• [Your instructions] Retype exactly the lines of the material below, from the one containing "New Zealand, site WLG_unknown, 2015-04-21" through the last, with both ends kept.
------------------------------
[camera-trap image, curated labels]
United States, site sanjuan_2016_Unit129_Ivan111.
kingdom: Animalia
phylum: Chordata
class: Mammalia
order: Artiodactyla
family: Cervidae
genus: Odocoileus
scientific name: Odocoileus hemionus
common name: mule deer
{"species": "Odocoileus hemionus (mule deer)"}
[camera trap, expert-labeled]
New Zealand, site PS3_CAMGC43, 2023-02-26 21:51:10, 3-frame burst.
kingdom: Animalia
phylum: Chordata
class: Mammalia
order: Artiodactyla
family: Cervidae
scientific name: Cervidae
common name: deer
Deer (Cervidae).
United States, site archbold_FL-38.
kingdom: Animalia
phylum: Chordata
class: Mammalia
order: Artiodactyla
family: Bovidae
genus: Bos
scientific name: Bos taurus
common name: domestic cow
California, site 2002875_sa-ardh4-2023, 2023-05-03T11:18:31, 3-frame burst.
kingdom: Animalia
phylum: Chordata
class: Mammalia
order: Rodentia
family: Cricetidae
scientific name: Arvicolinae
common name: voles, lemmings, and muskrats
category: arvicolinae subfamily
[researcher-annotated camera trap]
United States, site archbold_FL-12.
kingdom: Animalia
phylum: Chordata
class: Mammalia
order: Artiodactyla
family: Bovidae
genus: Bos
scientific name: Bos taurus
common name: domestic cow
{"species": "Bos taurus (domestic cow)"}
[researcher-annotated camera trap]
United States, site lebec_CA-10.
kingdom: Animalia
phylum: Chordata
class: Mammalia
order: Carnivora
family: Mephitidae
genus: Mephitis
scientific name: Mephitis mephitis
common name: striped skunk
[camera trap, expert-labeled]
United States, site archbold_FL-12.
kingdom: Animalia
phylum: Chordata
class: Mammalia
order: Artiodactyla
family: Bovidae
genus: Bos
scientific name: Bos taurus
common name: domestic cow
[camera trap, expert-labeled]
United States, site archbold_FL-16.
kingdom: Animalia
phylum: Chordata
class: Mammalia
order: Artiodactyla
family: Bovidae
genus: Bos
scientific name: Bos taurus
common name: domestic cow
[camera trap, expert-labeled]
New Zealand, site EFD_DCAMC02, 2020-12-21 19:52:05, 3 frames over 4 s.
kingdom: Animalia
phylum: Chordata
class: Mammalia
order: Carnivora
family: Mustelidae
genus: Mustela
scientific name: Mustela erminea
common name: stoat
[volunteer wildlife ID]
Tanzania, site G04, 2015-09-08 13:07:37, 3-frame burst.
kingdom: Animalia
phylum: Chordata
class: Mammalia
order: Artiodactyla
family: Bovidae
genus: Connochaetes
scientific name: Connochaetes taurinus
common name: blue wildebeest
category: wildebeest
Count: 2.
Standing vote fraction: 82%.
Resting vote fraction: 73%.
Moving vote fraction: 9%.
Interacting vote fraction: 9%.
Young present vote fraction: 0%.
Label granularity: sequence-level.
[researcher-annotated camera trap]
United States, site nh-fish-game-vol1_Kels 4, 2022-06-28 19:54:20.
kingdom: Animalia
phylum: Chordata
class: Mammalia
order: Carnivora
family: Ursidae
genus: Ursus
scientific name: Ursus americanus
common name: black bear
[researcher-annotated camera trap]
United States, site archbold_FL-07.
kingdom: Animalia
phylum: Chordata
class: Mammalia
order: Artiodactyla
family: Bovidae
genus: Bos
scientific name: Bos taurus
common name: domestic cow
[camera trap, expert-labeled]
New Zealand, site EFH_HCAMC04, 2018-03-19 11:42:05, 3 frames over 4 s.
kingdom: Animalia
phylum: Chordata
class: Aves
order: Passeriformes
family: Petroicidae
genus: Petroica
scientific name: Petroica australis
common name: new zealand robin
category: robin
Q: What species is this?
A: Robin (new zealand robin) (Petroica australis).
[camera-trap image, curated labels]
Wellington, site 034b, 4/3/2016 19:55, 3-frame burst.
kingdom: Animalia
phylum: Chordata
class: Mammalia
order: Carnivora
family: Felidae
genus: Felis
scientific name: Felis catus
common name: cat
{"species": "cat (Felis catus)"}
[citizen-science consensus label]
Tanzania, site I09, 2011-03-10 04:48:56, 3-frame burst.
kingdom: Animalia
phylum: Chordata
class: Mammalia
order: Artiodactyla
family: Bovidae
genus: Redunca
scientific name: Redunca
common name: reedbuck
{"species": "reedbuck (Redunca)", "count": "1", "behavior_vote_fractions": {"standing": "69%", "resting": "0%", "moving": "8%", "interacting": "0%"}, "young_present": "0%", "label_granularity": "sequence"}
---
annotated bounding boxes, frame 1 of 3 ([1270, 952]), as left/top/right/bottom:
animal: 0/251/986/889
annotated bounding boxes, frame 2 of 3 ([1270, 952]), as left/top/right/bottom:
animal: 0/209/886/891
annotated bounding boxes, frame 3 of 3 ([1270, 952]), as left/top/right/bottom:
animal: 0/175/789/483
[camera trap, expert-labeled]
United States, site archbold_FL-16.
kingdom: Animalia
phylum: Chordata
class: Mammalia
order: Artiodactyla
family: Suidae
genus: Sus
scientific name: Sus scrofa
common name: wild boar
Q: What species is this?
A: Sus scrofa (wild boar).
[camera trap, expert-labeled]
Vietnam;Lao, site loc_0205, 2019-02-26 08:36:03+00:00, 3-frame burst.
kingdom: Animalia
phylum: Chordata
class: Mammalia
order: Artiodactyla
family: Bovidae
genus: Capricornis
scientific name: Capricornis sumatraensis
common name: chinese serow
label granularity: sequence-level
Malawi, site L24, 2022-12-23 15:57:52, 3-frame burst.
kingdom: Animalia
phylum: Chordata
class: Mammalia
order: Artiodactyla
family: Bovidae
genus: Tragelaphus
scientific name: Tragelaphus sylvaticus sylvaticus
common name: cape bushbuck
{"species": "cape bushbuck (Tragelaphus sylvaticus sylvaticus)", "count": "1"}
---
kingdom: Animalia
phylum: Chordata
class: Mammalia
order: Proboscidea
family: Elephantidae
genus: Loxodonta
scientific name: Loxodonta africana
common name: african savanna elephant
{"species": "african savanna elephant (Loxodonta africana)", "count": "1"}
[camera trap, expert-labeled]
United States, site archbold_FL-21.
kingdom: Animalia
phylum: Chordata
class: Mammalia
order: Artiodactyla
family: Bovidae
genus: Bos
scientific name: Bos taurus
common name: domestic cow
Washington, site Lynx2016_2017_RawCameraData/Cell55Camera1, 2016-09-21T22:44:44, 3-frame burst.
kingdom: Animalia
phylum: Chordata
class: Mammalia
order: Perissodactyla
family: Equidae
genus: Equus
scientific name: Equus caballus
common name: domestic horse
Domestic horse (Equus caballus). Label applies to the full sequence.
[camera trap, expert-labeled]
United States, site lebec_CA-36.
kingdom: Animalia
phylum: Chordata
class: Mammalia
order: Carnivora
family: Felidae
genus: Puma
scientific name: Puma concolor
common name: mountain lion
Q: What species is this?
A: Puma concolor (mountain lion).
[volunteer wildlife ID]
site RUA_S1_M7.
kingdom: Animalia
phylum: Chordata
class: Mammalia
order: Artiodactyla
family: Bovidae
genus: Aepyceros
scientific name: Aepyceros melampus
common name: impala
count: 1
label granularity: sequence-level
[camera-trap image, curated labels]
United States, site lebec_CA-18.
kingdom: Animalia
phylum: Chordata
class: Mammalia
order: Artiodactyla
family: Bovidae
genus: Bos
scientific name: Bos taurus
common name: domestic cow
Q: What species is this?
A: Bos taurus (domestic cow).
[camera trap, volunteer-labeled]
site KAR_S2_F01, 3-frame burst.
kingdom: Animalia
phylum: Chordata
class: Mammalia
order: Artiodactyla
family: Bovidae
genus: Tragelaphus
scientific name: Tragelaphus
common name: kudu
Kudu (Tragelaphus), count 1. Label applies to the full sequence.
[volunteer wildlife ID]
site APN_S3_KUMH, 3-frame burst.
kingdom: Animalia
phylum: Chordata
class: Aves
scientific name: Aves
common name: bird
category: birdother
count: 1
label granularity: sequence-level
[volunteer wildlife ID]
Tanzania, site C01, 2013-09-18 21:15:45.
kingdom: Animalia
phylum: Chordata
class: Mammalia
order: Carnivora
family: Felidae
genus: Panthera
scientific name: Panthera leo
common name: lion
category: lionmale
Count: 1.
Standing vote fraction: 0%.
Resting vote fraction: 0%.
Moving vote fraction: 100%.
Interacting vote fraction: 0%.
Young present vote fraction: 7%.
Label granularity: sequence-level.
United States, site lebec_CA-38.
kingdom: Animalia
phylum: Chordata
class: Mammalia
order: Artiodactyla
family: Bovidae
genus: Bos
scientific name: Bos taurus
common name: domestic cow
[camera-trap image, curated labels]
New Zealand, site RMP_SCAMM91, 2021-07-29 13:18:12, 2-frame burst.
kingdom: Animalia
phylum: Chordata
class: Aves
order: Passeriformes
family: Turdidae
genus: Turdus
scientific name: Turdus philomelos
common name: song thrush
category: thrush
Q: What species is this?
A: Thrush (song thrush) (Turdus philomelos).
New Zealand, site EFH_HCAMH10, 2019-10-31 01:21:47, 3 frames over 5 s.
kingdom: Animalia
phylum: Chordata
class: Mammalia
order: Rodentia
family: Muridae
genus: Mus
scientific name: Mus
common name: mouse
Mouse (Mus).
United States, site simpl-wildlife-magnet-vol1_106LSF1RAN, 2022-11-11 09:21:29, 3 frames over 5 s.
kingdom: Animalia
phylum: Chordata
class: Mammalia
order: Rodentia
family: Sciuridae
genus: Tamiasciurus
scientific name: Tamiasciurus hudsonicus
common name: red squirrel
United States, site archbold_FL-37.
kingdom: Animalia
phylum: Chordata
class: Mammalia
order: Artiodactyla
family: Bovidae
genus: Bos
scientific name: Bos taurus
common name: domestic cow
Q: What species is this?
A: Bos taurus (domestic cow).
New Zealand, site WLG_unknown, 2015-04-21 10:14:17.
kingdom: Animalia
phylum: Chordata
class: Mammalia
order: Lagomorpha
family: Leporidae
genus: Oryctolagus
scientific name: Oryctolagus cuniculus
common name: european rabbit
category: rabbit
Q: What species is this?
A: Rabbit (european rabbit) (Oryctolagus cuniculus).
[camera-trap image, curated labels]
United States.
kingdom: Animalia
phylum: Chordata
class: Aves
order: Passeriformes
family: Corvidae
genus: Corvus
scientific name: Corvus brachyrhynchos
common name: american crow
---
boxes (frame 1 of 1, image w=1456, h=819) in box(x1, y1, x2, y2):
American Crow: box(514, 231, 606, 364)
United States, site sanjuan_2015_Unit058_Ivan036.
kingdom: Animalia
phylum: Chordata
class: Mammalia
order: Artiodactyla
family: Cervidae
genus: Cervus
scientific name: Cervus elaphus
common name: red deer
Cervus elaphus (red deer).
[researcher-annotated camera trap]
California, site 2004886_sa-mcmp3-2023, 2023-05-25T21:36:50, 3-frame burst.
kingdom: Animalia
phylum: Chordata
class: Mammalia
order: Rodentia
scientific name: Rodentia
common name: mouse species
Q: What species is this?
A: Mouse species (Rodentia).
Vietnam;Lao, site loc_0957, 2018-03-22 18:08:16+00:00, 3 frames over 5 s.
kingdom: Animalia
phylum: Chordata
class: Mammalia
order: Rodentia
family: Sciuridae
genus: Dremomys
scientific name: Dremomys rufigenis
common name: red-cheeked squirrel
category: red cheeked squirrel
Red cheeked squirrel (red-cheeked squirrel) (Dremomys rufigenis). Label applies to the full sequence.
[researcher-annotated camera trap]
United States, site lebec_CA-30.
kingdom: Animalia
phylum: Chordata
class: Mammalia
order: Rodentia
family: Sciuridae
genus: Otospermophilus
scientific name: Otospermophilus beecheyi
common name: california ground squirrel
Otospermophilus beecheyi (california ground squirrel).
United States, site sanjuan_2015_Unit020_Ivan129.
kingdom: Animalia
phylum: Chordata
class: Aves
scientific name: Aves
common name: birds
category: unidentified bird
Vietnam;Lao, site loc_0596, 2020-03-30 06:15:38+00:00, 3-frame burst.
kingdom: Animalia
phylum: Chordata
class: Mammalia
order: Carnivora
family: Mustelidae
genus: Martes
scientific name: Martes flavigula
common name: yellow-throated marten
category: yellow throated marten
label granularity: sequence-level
------------------------------
• [Response to the task]
New Zealand, site WLG_unknown, 2015-04-21 10:14:17.
kingdom: Animalia
phylum: Chordata
class: Mammalia
order: Lagomorpha
family: Leporidae
genus: Oryctolagus
scientific name: Oryctolagus cuniculus
common name: european rabbit
category: rabbit
Q: What species is this?
A: Rabbit (european rabbit) (Oryctolagus cuniculus).
[camera-trap image, curated labels]
United States.
kingdom: Animalia
phylum: Chordata
class: Aves
order: Passeriformes
family: Corvidae
genus: Corvus
scientific name: Corvus brachyrhynchos
common name: american crow
---
boxes (frame 1 of 1, image w=1456, h=819) in box(x1, y1, x2, y2):
American Crow: box(514, 231, 606, 364)
United States, site sanjuan_2015_Unit058_Ivan036.
kingdom: Animalia
phylum: Chordata
class: Mammalia
order: Artiodactyla
family: Cervidae
genus: Cervus
scientific name: Cervus elaphus
common name: red deer
Cervus elaphus (red deer).
[researcher-annotated camera trap]
California, site 2004886_sa-mcmp3-2023, 2023-05-25T21:36:50, 3-frame burst.
kingdom: Animalia
phylum: Chordata
class: Mammalia
order: Rodentia
scientific name: Rodentia
common name: mouse species
Q: What species is this?
A: Mouse species (Rodentia).
Vietnam;Lao, site loc_0957, 2018-03-22 18:08:16+00:00, 3 frames over 5 s.
kingdom: Animalia
phylum: Chordata
class: Mammalia
order: Rodentia
family: Sciuridae
genus: Dremomys
scientific name: Dremomys rufigenis
common name: red-cheeked squirrel
category: red cheeked squirrel
Red cheeked squirrel (red-cheeked squirrel) (Dremomys rufigenis). Label applies to the full sequence.
[researcher-annotated camera trap]
United States, site lebec_CA-30.
kingdom: Animalia
phylum: Chordata
class: Mammalia
order: Rodentia
family: Sciuridae
genus: Otospermophilus
scientific name: Otospermophilus beecheyi
common name: california ground squirrel
Otospermophilus beecheyi (california ground squirrel).
United States, site sanjuan_2015_Unit020_Ivan129.
kingdom: Animalia
phylum: Chordata
class: Aves
scientific name: Aves
common name: birds
category: unidentified bird
Vietnam;Lao, site loc_0596, 2020-03-30 06:15:38+00:00, 3-frame burst.
kingdom: Animalia
phylum: Chordata
class: Mammalia
order: Carnivora
family: Mustelidae
genus: Martes
scientific name: Martes flavigula
common name: yellow-throated marten
category: yellow throated marten
label granularity: sequence-level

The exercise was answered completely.